▶ What to work on:
Count the lines in the records below that contain the string "would", matching case exactly, and reply with the number alone.

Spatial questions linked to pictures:
───

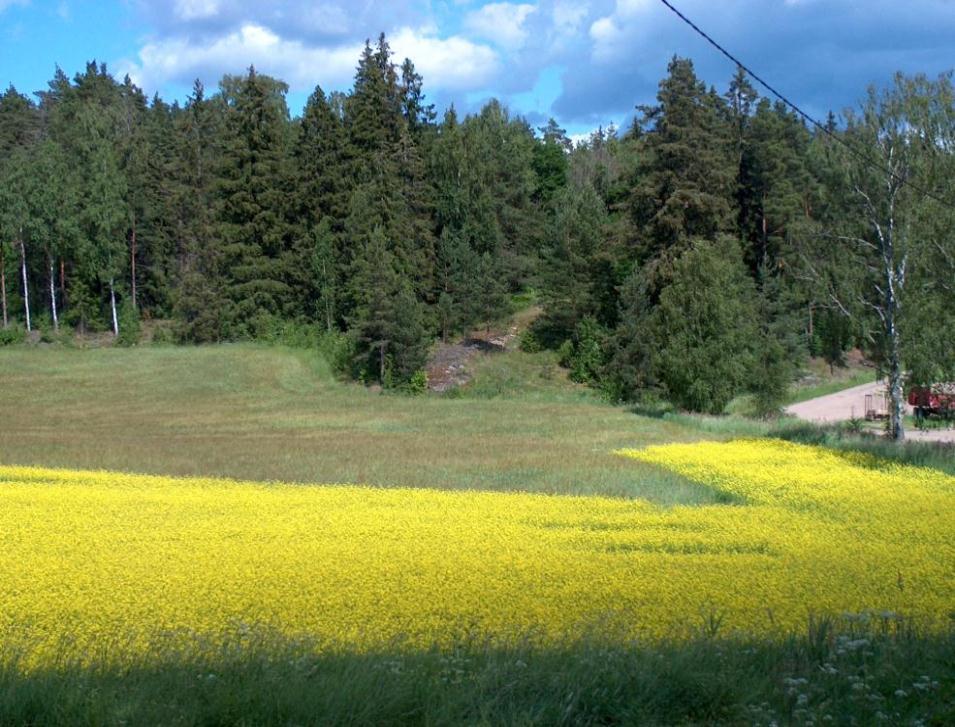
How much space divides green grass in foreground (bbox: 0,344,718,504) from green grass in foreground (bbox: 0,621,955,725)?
11.7 m

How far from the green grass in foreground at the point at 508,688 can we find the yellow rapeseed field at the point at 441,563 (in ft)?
4.14

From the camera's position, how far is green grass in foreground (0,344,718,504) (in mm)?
22109

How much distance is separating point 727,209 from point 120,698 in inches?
2311

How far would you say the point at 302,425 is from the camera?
35.3 m

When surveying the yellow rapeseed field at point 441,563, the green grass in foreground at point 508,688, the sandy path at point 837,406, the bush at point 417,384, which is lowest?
the sandy path at point 837,406

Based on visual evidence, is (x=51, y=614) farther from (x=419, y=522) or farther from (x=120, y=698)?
(x=419, y=522)

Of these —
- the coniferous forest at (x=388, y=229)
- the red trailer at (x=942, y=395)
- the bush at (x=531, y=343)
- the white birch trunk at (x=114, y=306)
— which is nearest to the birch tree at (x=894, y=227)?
the red trailer at (x=942, y=395)

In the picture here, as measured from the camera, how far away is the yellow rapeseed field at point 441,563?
8.95 metres

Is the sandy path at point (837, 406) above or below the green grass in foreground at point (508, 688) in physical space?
below

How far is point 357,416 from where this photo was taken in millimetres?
38219

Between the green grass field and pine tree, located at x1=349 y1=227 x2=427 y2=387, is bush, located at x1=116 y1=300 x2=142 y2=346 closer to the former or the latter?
the green grass field

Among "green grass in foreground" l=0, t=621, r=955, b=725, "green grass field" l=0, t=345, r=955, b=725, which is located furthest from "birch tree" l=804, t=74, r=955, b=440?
"green grass in foreground" l=0, t=621, r=955, b=725

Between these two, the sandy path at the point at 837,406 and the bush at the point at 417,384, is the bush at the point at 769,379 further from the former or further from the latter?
the bush at the point at 417,384

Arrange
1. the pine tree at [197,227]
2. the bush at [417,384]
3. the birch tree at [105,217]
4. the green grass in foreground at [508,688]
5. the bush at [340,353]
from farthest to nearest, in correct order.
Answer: the birch tree at [105,217] → the pine tree at [197,227] → the bush at [340,353] → the bush at [417,384] → the green grass in foreground at [508,688]
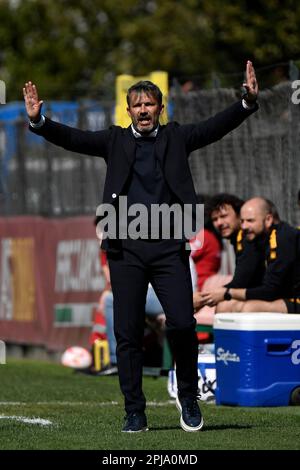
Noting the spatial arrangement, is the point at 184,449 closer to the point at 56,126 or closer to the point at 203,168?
the point at 56,126

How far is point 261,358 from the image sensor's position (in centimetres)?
1046

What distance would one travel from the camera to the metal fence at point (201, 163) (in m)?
13.0

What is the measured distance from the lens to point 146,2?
138ft

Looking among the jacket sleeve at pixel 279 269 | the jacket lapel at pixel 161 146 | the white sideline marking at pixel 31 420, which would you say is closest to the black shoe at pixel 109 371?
the jacket sleeve at pixel 279 269

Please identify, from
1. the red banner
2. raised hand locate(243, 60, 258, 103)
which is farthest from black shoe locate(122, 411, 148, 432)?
the red banner

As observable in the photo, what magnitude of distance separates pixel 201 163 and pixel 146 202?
20.9 feet

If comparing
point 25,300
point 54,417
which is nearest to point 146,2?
point 25,300

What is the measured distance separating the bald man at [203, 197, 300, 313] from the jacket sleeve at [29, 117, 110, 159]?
115 inches

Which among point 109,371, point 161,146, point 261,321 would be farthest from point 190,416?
point 109,371

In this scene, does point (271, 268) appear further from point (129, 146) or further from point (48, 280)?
point (48, 280)

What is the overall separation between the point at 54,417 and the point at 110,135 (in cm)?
225

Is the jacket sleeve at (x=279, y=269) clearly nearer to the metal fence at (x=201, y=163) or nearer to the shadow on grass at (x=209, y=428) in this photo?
the metal fence at (x=201, y=163)

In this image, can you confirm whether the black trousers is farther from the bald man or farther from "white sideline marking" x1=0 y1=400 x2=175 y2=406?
the bald man

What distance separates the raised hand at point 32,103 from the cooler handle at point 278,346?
2.94 meters
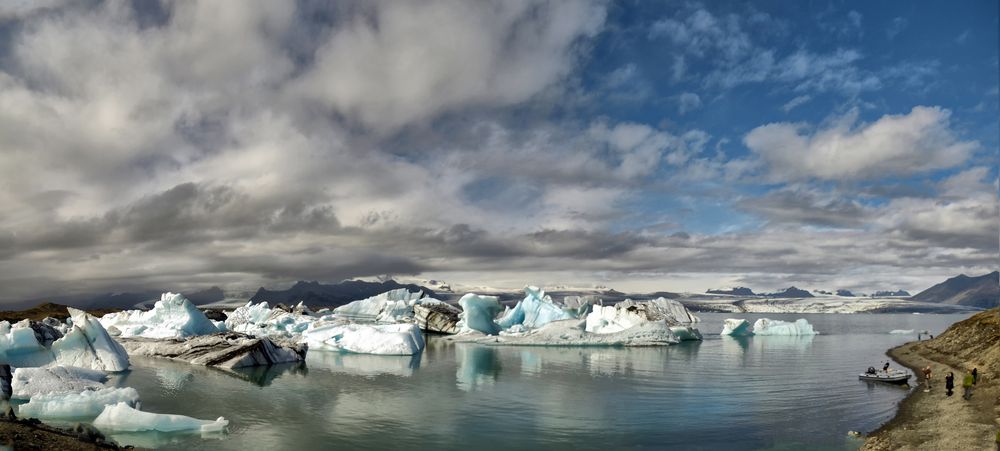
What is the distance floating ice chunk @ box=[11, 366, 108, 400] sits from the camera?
2270 cm

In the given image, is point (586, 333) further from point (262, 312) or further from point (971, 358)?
point (262, 312)

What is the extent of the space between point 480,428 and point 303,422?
6.60 m

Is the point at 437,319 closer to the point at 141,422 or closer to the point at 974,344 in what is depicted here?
the point at 974,344

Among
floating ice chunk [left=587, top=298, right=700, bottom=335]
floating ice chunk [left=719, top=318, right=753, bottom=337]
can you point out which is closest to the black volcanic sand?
floating ice chunk [left=587, top=298, right=700, bottom=335]

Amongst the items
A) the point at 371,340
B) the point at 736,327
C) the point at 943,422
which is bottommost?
the point at 736,327

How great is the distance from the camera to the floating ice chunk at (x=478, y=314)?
228ft

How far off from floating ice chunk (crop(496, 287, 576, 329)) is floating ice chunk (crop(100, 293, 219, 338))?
1375 inches

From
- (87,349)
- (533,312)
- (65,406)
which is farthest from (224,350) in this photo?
(533,312)

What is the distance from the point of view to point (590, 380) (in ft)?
111

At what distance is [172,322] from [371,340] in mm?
19510

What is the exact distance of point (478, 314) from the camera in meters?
70.3

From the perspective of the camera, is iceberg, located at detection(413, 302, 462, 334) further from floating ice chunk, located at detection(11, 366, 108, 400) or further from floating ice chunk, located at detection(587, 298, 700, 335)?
floating ice chunk, located at detection(11, 366, 108, 400)

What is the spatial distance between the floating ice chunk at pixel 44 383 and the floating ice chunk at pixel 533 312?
5181cm

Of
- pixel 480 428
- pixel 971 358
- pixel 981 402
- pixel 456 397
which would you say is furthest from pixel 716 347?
pixel 480 428
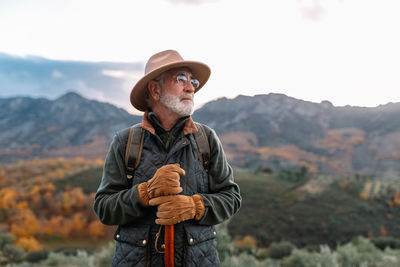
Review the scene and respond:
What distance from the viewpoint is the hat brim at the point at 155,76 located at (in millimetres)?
2271

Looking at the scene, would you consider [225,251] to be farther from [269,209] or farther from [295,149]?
[295,149]

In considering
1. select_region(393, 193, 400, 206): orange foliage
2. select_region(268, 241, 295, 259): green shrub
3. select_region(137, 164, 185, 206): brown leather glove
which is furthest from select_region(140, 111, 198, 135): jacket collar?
select_region(393, 193, 400, 206): orange foliage

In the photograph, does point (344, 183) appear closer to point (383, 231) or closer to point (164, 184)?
point (383, 231)

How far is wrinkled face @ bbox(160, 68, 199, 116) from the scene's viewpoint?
2.30m

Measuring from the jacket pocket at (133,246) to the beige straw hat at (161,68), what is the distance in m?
1.00

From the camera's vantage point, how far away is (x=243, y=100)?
3.45 m

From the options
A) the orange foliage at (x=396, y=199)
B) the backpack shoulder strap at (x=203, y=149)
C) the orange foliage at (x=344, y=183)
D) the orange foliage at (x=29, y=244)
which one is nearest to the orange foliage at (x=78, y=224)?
the orange foliage at (x=29, y=244)

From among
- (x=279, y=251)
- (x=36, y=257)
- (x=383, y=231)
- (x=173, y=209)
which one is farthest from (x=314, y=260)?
(x=383, y=231)

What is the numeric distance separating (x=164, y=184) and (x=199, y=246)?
1.88 ft

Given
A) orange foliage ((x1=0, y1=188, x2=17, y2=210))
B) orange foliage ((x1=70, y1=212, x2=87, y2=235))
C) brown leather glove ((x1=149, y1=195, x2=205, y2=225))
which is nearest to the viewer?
brown leather glove ((x1=149, y1=195, x2=205, y2=225))

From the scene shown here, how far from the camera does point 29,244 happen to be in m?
24.2

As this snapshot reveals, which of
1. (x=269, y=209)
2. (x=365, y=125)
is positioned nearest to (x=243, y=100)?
(x=269, y=209)

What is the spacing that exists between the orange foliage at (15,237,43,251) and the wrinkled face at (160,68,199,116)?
84.3 feet

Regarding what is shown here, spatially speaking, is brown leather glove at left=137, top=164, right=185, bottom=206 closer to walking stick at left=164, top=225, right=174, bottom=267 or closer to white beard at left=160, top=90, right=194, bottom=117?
walking stick at left=164, top=225, right=174, bottom=267
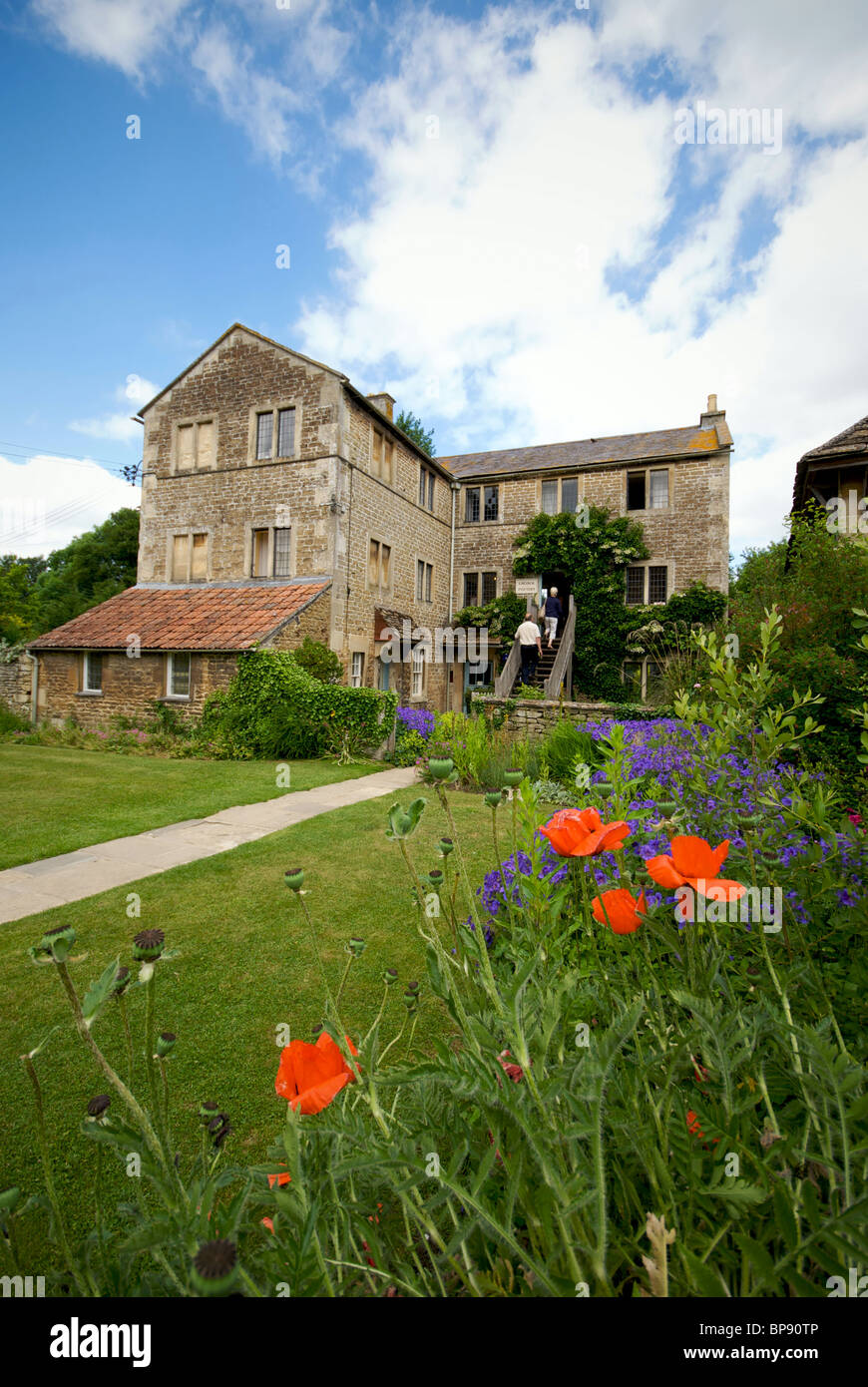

───

▶ Result of the task:
6